אליגוריות החוקים, ספר ג א׳Allegorical Interpretation of Genesis, Book III 1
א׳
1[1] “And Adam and his wife hid themselves from the presence of the Lord God in the midst of the forest of the garden” (Gen. 3:8). He introduces a doctrine showing that the bad man is an exile. For if virtue is a city peculiar to the wise, the man who has no capacity to partake of virtue has been driven away from the city, in which the bad man is incapable of taking part. It is accordingly the bad man only who has been driven away and sent into exile. But the exile from virtue has by incurring such exile hidden himself from God. For if the wise, as being His friends, are in God’s sight, it is evident that all bad men slink away and hide from Him, as is to be expected in men who cherish hatred and ill-will to right reason.
ב׳
2[2] The prophet, moreover, finds proof that the bad man is without city or dwelling-house, in the account of Esau, the hairy man, crafty in wickedness, when he says, “Esau was skilled in hunting, a countryman” (Gen. 25:27); for vice, that hunts after the passions, is by nature unfit to dwell in the city of virtue.
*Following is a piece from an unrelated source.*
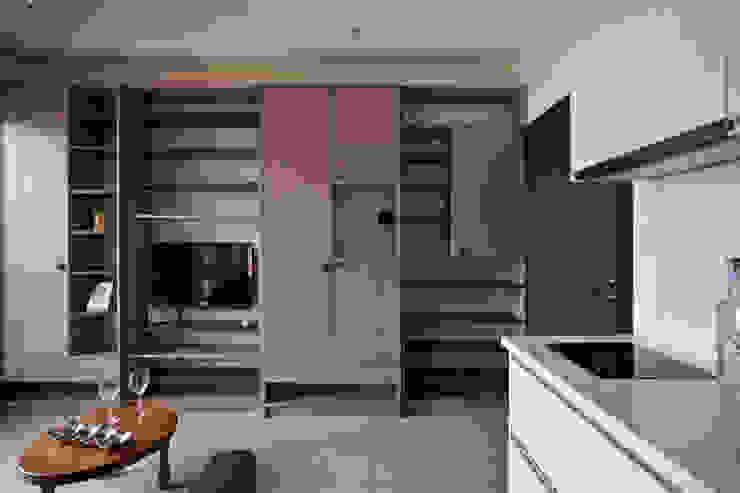 Moderne Wohnzimmer von 齊禾設計有限公司 Modern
Rather, in utter senselessness, it follows after rustic grossness, the life of the untrained. Jacob, the man full of wisdom, belongs to a city, and as a dwelling-house he occupies virtue. The prophet says of him: “But Jacob was a simple man dwelling in a house” (ibid.).
ג׳
3[3] It accords with this too that the midwives, since they feared God, made houses for themselves (Exod. 1:21); for such(souls) as make a quest of God’s hidden mysteries—and this is what is meant by “saving the males’ lives” or “bringing the males to the birth”—build up the cause of virtue, and in this they have elected to have their abode. By these instances it has been made clear how the bad man is without a city or home, being an exile from virtue, while the good man has received it as his lot to have wisdom for both city and dwelling.